**Material for this task:**
::::::::

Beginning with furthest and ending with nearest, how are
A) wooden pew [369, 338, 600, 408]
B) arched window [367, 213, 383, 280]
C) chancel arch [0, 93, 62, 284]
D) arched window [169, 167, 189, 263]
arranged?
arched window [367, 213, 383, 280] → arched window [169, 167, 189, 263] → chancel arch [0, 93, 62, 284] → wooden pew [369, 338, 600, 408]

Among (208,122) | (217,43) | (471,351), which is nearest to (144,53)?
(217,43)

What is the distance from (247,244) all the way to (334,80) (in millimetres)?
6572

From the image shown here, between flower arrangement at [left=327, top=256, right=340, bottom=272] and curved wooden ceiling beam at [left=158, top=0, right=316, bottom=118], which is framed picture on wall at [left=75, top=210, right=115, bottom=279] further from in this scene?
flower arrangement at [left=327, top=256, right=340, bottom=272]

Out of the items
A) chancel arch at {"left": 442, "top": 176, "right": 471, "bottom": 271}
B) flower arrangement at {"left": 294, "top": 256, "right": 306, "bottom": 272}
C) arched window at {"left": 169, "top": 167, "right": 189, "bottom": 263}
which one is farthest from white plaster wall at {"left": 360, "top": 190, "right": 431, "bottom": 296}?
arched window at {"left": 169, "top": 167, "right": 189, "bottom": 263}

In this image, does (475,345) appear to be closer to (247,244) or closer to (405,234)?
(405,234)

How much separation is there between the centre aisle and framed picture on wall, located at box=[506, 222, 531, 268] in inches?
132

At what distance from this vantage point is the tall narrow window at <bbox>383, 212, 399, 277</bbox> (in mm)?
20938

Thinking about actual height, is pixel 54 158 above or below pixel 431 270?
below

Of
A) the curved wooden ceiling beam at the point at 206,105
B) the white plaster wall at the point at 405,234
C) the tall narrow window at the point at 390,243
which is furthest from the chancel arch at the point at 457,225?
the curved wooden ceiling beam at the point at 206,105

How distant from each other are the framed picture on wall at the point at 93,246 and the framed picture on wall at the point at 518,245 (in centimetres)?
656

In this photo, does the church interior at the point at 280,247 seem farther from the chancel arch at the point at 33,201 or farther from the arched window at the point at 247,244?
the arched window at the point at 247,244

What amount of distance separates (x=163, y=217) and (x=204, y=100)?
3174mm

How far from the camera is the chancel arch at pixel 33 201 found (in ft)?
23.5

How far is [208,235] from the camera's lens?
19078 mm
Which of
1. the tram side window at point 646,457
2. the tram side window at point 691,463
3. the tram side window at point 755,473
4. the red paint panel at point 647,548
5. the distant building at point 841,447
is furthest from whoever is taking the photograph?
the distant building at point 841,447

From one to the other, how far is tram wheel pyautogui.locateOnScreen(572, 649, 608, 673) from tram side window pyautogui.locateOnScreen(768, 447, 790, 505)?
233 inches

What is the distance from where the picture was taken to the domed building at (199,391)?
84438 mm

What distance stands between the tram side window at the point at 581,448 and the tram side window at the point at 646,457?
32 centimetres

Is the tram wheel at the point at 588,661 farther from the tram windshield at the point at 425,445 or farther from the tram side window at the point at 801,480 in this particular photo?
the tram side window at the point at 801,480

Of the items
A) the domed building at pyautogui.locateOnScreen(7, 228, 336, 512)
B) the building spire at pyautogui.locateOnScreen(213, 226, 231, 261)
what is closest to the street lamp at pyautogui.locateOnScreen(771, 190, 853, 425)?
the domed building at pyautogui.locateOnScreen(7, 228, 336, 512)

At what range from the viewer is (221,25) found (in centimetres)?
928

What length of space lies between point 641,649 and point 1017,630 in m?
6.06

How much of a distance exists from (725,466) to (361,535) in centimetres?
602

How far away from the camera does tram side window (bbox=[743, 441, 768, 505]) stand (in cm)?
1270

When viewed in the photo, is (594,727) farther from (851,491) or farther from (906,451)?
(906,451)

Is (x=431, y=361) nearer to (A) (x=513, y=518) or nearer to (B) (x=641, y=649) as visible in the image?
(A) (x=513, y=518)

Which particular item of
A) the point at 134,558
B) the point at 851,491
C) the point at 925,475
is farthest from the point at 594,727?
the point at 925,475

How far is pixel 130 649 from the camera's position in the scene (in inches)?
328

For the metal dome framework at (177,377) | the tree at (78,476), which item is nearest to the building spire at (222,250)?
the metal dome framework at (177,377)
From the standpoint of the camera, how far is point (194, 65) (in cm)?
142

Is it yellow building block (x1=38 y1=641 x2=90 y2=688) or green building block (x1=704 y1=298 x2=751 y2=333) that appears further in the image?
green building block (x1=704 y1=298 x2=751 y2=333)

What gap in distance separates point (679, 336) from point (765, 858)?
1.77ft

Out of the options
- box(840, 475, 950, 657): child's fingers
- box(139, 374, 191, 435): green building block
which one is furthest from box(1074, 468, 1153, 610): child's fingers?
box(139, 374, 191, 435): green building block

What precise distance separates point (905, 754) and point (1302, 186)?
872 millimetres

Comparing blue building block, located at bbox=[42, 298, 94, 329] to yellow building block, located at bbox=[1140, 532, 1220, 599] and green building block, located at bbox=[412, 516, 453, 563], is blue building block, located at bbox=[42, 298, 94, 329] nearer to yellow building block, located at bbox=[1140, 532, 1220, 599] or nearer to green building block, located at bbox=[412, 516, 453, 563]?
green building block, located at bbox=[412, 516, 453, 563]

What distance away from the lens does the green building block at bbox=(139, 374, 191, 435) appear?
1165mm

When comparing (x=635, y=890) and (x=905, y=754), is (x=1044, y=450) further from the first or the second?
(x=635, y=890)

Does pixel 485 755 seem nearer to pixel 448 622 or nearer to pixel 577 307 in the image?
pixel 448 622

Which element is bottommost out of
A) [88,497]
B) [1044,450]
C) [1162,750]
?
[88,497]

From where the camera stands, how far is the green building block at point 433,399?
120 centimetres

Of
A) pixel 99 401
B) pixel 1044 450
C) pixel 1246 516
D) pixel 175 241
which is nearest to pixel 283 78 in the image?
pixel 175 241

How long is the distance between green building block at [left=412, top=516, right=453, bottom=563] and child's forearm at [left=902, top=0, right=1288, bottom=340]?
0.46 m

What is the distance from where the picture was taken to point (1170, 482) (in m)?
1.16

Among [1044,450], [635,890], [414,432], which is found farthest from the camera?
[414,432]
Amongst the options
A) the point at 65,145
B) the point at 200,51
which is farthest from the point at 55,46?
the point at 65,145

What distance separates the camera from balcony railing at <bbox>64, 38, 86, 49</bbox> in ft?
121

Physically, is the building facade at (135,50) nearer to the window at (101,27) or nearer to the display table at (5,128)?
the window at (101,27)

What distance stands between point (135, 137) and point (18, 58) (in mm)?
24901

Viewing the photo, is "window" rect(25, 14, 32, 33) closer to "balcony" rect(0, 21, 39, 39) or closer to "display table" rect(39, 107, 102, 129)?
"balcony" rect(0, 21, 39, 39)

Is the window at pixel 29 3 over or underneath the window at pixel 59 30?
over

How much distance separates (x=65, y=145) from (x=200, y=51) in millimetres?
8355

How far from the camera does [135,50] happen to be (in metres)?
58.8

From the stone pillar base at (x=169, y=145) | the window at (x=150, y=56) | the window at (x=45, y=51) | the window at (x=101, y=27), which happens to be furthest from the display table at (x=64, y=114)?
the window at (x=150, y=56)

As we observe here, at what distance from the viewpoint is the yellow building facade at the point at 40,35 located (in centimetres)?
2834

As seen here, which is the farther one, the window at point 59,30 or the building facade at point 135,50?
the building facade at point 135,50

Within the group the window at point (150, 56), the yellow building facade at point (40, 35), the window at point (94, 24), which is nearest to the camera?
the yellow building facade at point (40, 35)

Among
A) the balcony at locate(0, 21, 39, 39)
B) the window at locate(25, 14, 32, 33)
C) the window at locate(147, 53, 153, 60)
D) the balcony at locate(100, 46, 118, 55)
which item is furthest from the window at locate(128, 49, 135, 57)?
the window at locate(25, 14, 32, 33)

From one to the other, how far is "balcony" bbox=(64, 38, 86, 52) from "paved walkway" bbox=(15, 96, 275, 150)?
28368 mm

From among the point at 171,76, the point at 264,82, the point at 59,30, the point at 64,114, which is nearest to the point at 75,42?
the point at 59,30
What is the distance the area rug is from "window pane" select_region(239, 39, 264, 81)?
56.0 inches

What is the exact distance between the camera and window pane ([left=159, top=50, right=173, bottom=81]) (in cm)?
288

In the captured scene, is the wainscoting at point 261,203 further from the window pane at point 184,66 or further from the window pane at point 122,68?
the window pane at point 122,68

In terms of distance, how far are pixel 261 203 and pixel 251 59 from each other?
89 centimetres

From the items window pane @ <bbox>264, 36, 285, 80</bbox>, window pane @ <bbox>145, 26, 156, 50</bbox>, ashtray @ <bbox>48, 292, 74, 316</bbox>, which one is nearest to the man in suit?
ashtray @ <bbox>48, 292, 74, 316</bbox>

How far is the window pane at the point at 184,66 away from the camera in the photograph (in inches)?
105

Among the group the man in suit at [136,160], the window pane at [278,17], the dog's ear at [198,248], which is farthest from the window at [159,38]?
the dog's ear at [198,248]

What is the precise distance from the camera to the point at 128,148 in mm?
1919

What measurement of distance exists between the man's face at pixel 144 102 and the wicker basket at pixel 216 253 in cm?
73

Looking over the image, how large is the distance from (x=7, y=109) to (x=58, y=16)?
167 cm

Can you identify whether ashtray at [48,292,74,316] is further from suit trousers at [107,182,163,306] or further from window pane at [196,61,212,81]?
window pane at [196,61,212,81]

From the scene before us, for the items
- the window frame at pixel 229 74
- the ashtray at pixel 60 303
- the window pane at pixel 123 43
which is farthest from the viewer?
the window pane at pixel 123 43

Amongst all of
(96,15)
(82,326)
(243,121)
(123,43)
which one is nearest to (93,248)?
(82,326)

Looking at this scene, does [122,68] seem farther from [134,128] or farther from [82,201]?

::::::::

**To be done:**
Copy each line of the records above that contains the string "lens". Case counts.

**Result for this task:**
How far is [208,235] from the camera's lens?
What distance away from the lens does the green building block at bbox=(139, 374, 191, 435) appear?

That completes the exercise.